Dans les deux cas, à Nice et dans sa réduction provinciale Würzburg, il faut aussi prendre en considération la possibilité qu’il s’agisse d’une variante de ce que l’on appelle « suicide by cop »,[suicide par la police]. Les auteurs parvenus dans une situation qui leur paraît sans issue ne portent pas eux-même la main sur eux mais font en sorte de se faire tuer par la police. J’ai souvenir d’un cas du temps de mon travail en prison où un jeune homme qui était dans une grave crise de vie s’est efforcé par deux fois de se faire tuer. Lors de la première tentative, le tireur était trop bon et l’a touché à l’épaule. La seconde fois, il s’était rendu dans un asile de SDF et s’était jeté sur la police, qu’il avait auparavant appelé lui-même, avec un sabre de samouraï. La police n’a pu faire autrement que de le tuer.
Après l’attaque au couteau et à la hache à Würzburg, des reporters se prenant au sérieux ont demandé aux gens s’ils avaient confiance pour monter dans un train.
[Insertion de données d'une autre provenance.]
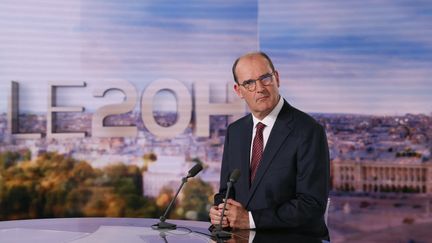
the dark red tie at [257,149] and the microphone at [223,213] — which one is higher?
the dark red tie at [257,149]

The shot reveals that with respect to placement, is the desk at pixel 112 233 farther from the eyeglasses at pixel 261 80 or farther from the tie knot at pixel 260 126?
the eyeglasses at pixel 261 80

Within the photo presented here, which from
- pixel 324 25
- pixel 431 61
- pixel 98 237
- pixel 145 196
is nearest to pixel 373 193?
pixel 431 61

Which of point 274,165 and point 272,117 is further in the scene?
point 272,117

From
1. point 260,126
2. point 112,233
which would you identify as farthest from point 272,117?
point 112,233

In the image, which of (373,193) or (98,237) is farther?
(373,193)

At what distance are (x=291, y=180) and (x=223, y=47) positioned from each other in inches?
97.7

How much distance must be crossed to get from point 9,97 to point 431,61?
10.9 ft

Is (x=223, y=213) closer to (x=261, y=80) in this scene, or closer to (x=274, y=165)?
(x=274, y=165)

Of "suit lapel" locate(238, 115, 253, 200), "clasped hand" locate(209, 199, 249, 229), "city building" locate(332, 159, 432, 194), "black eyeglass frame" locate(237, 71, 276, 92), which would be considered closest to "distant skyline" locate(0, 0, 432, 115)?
"city building" locate(332, 159, 432, 194)

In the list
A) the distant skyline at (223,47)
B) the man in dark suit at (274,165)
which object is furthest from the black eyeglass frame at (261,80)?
the distant skyline at (223,47)

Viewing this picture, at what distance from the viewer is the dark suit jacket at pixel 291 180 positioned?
2.09 m

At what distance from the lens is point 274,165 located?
216 centimetres

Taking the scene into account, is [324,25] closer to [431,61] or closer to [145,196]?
[431,61]

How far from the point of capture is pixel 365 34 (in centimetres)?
426
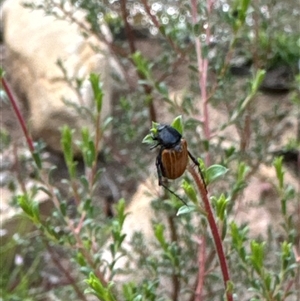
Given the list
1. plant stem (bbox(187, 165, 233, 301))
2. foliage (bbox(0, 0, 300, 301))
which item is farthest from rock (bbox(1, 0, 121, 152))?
plant stem (bbox(187, 165, 233, 301))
A-t-on posé la même question après qu’il ai été avéré que l’accident de chemin de fer de Bad Aibling qui coûta la vie à 11 personnes en février 2016 était à mettre au compte de l’addiction aux jeux du responsable du poste de contrôle ? Ce dernier a été placé en détention préventive. On lui reproche d’avoir jusque peu avant la collision des deux trains joué en ligne et d’avoir ainsi eu son attention détournée. Combien d’accident sont dus à l’utilisation de téléphones portables et de smartphones. Ne serait-il pas temps d’ouvrir une discussion sur leur utilisation dans l’espace public et en particuliers dans la circulation routière et au travail ? Les intérêts économiques liés à la vente de ses appareils sont trop puissants pour que cela puisse être évoqué ne serait-ce qu’un instant.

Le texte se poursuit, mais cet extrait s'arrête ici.